Van Auken Kimberly, Jaffery Joshua, Chan Juancarlos, Müller Hans-Michael, Sternberg Paul W
Division of Biology, California Institute of Technology, Pasadena, CA 91125, USA.
BMC Bioinformatics. 2009 Jul 21;10:228. doi: 10.1186/1471-2105-10-228.
Manual curation of experimental data from the biomedical literature is an expensive and time-consuming endeavor. Nevertheless, most biological knowledge bases still rely heavily on manual curation for data extraction and entry. Text mining software that can semi- or fully automate information retrieval from the literature would thus provide a significant boost to manual curation efforts.
We employ the Textpresso category-based information retrieval and extraction system (http://www.textpresso.org), developed by WormBase to explore how Textpresso might improve the efficiency with which we manually curate C. elegans proteins to the Gene Ontology's Cellular Component Ontology. Using a training set of sentences that describe results of localization experiments in the published literature, we generated three new curation task-specific categories (Cellular Components, Assay Terms, and Verbs) containing words and phrases associated with reports of experimentally determined subcellular localization. We compared the results of manual curation to that of Textpresso queries that searched the full text of articles for sentences containing terms from each of the three new categories plus the name of a previously uncurated C. elegans protein, and found that Textpresso searches identified curatable papers with recall and precision rates of 79.1% and 61.8%, respectively (F-score of 69.5%), when compared to manual curation. Within those documents, Textpresso identified relevant sentences with recall and precision rates of 30.3% and 80.1% (F-score of 44.0%). From returned sentences, curators were able to make 66.2% of all possible experimentally supported GO Cellular Component annotations with 97.3% precision (F-score of 78.8%). Measuring the relative efficiencies of Textpresso-based versus manual curation we find that Textpresso has the potential to increase curation efficiency by at least 8-fold, and perhaps as much as 15-fold, given differences in individual curatorial speed.

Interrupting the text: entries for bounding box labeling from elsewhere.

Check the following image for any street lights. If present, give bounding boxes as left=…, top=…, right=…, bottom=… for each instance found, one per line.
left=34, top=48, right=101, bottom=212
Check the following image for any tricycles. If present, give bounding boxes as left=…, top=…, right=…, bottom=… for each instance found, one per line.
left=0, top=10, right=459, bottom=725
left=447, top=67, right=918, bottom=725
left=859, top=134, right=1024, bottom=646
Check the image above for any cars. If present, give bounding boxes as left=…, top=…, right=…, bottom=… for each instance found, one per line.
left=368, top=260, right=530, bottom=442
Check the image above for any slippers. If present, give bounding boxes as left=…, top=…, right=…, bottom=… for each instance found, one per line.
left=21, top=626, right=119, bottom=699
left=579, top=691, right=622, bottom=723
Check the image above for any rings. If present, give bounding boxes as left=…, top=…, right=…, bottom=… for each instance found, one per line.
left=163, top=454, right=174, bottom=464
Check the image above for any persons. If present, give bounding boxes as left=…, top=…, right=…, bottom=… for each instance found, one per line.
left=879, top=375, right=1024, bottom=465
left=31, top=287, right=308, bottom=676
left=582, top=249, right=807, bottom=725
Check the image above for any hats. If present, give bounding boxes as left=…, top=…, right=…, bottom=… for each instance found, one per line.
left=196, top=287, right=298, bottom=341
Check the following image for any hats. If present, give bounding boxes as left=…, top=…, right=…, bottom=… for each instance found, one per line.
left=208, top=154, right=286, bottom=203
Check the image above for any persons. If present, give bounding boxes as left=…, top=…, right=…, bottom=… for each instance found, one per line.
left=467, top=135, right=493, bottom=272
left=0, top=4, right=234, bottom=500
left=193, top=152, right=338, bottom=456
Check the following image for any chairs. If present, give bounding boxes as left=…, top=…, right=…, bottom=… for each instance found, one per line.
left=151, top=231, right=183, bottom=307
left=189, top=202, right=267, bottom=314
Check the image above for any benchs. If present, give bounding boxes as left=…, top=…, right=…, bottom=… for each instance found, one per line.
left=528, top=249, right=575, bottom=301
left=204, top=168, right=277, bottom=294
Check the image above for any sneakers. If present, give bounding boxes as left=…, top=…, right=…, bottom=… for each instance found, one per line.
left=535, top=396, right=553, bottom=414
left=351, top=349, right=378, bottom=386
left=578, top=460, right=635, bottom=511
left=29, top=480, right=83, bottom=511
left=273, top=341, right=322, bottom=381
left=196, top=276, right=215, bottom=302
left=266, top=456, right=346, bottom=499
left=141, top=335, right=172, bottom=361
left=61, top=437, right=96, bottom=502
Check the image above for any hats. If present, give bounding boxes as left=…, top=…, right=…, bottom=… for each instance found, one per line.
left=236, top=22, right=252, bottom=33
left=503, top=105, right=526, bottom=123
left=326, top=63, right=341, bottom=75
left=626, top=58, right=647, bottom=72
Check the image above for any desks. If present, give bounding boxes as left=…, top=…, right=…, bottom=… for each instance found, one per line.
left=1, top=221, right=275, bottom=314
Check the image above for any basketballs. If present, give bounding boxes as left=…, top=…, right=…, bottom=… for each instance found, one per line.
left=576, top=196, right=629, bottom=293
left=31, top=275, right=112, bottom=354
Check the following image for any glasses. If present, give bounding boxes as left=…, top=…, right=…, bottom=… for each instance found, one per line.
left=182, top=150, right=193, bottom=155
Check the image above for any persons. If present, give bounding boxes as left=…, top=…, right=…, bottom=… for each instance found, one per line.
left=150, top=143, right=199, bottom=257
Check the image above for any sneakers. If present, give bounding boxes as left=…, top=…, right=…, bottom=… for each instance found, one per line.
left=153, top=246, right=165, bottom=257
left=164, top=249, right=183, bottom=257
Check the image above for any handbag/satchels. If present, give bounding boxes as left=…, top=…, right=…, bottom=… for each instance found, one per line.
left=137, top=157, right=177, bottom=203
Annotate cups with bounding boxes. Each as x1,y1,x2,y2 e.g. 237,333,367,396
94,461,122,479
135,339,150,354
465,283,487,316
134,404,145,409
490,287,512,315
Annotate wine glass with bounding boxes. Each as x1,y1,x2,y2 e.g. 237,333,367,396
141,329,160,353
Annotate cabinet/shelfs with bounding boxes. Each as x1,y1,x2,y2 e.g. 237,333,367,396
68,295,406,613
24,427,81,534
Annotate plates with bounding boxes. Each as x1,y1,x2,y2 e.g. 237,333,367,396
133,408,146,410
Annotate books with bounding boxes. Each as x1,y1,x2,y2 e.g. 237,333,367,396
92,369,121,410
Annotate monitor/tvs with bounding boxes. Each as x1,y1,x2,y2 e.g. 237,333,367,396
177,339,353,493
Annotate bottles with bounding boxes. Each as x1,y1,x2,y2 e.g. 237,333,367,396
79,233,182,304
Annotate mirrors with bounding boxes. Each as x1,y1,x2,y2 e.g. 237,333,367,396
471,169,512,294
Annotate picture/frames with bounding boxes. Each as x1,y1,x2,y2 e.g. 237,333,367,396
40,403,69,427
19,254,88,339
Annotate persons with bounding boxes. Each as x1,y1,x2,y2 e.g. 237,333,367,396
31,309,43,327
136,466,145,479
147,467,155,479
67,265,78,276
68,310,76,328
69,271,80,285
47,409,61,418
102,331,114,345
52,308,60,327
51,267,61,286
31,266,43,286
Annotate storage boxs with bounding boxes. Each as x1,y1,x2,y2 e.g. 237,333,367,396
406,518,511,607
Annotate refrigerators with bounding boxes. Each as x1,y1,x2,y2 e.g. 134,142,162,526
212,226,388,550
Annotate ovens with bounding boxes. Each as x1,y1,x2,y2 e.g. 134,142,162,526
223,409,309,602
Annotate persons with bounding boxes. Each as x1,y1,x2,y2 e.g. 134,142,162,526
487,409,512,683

Textpresso is an effective tool for improving the efficiency of manual, experimentally based curation. Incorporating a Textpresso-based Cellular Component curation pipeline at WormBase has allowed us to transition from strictly manual curation of this data type to a more efficient pipeline of computer-assisted validation. Continued development of curation task-specific Textpresso categories will provide an invaluable resource for genomics databases that rely heavily on manual curation.
从生物医学文献中人工整理实验数据是一项昂贵且耗时的工作。然而,大多数生物学知识库在数据提取和录入方面仍然严重依赖人工整理。因此,能够半自动或全自动从文献中检索信息的文本挖掘软件将极大地推动人工整理工作。
Textpresso是提高基于实验的人工整理效率的有效工具。在WormBase纳入基于Textpresso的细胞成分整理流程,使我们能够从严格的人工整理这种数据类型转变为更高效的计算机辅助验证流程。持续开发特定于整理任务的Textpresso类别将为严重依赖人工整理的基因组数据库提供宝贵资源。